Il constate : Renan a posé son bonheur dans la science, comme dans la science toute assurance sociale. — Or la science a fait faillite, comme dit l’autre. Et Renan aussi a fait faillite : le scepticisme est la banqueroute du dogmatisme.

Pourquoi les choses apparaissent-elles autrement à des personnes non prévenues ? Elles reconnaissent un esprit intelligent et travailleur, un esprit probe qui ne veut pas se laisser imposer de vérité du dehors, soit un esprit cartésien : sur le doute provisoire, que bâtir ? Une philosophie a priori ? Pourquoi ? Pour recommencer une métaphysique, un Platon moins dégagé ? Est-ce que nous ne sommes pas au siècle où les laboratoires et les bibliothèques imposent des conquêtes ? Renan fera de la science. Il en fait, et M. Séailles est bien ménager des éloges à ses travaux. Les Origines du Christianisme, l’Histoire d’Israël, est-ce si peu, sans compter le reste ?

Le savant a droit à une retraite, c’est la philosophie. Quand il a fait ses découvertes ou ses livres durables, qu’il s’appelle Berthelot ou Renan, il a le droit de s’accouder et de songer. Renan — et Dieu sait que ce n’est ni paresse, ni inintelligence — a philosophé en sceptique, moralisé en dilettante. C’était son droit ; c’était son devoir, si sa conscience le lui dictait.

Là-dessus, son biographe regimbe. Pour deux raisons, qu’il désavouera.

1º M. Séailles s’estime un libre esprit, c’est tout de même un professeur de l’école, et même un des meilleurs maîtres excitateurs. Il s’est accoutumé à des philosophies-systèmes, où tout s’enchaîne de l’abord à l’issue. Les Allemands disent constructions. Notez que ce n’est pas la forme classique de la philosophie, c’en est la forme universitaire. Et alors la pensée libre de Renan, qui croit à beaucoup de vérités, lui semble nulle de par ses recherches variées et sa richesse même.
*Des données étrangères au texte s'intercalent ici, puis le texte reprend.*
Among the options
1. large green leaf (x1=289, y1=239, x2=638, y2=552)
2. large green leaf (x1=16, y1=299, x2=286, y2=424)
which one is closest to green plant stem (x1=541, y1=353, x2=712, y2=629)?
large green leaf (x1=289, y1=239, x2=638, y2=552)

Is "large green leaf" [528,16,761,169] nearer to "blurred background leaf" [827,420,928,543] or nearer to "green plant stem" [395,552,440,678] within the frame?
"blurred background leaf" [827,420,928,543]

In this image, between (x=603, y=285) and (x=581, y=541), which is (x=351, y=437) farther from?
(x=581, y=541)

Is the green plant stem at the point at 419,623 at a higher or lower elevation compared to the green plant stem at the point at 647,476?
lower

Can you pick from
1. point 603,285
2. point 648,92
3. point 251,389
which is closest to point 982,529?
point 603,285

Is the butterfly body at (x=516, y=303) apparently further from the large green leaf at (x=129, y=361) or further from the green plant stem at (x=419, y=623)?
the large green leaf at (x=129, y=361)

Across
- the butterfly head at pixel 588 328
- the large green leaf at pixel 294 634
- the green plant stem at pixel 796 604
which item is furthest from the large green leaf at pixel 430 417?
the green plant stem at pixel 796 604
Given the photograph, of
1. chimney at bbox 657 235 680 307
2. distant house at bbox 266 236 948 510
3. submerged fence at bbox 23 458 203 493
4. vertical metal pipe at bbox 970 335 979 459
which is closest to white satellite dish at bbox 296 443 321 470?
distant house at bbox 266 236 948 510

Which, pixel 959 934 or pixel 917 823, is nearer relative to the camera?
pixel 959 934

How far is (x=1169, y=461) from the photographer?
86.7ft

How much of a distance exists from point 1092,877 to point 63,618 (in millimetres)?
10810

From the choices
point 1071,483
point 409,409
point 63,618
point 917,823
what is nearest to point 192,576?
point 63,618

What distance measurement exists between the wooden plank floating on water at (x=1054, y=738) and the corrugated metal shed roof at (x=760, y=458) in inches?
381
2º M. Séailles (malgré l’adresse de certaines parenthèses plutôt anticléricales) est un esprit empreint de religiosité. L’apostasie loyale de Renan, le succès de la Vie de Jésus parmi les pharmaciens de province l’ont choqué. La forme de sa biographie rappelle dès lors constamment celle des Études, si intéressantes, mais si partiales, publiées par les P. de la Société de Jésus. Et ce n’est pas sans tristesse qu’on voit M. Séailles complimenté par les petits jeunes du Bock Idéal et de l’Esprit nouveau, qui sont au juste des calotins.

Bref, l’ouvrage est inspiré et conduit par un parti pris, et, ce qui est plus pénible, un parti pris rétrograde. On sent que l’auteur a lu ses textes, pointant en marge tous les passages pouvant servir au dénigrement de Renan.

Le ton et le tour ont le charme d’une éloquence, familière d’abord, et qui s’enflamme aux objections qu’elle-même se pose. Une page de M. Séailles, c’est un duel d’un esprit généreux avec lui-même. Rien n’est plus « prenant ». Les esprits sans résistance seront heureux de se laisser prendre par lui.